INSTRUCTIONS TO FOLLOW: Copy each entry exactly, leaving nothing out.

━━ RECORDS PROVIDED ━━

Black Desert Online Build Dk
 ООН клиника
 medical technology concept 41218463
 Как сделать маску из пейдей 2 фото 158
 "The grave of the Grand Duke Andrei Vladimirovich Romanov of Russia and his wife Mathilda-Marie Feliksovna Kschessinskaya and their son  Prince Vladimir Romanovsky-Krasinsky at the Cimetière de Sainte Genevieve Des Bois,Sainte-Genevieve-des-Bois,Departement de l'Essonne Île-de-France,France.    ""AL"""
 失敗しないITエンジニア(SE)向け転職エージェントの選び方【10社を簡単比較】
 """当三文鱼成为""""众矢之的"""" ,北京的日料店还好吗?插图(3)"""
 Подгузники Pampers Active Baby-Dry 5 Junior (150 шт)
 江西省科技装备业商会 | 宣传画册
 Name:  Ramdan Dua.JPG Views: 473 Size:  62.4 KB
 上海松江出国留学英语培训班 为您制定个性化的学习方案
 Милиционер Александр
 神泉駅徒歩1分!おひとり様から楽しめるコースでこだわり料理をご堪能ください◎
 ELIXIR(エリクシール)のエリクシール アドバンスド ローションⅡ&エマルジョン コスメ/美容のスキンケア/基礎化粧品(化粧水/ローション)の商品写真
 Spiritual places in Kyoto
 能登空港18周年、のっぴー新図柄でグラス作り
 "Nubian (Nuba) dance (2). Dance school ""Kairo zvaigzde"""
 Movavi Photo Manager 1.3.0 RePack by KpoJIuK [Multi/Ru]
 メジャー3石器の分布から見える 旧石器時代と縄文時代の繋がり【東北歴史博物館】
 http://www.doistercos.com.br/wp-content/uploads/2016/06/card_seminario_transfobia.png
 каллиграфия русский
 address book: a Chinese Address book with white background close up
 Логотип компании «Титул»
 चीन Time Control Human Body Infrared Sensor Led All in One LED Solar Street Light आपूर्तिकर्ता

━━━

ANSWER BOX:
Black Desert Online Build Dk
 ООН клиника
 medical technology concept 41218463
 Как сделать маску из пейдей 2 фото 158
 "The grave of the Grand Duke Andrei Vladimirovich Romanov of Russia and his wife Mathilda-Marie Feliksovna Kschessinskaya and their son  Prince Vladimir Romanovsky-Krasinsky at the Cimetière de Sainte Genevieve Des Bois,Sainte-Genevieve-des-Bois,Departement de l'Essonne Île-de-France,France.    ""AL"""
 失敗しないITエンジニア(SE)向け転職エージェントの選び方【10社を簡単比較】
 """当三文鱼成为""""众矢之的"""" ,北京的日料店还好吗?插图(3)"""
 Подгузники Pampers Active Baby-Dry 5 Junior (150 шт)
 江西省科技装备业商会 | 宣传画册
 Name:  Ramdan Dua.JPG Views: 473 Size:  62.4 KB
 上海松江出国留学英语培训班 为您制定个性化的学习方案
 Милиционер Александр
 神泉駅徒歩1分!おひとり様から楽しめるコースでこだわり料理をご堪能ください◎
 ELIXIR(エリクシール)のエリクシール アドバンスド ローションⅡ&エマルジョン コスメ/美容のスキンケア/基礎化粧品(化粧水/ローション)の商品写真
 Spiritual places in Kyoto
 能登空港18周年、のっぴー新図柄でグラス作り
 "Nubian (Nuba) dance (2). Dance school ""Kairo zvaigzde"""
 Movavi Photo Manager 1.3.0 RePack by KpoJIuK [Multi/Ru]
 メジャー3石器の分布から見える 旧石器時代と縄文時代の繋がり【東北歴史博物館】
 http://www.doistercos.com.br/wp-content/uploads/2016/06/card_seminario_transfobia.png
 каллиграфия русский
 address book: a Chinese Address book with white background close up
 Логотип компании «Титул»
 चीन Time Control Human Body Infrared Sensor Led All in One LED Solar Street Light आपूर्तिकर्ता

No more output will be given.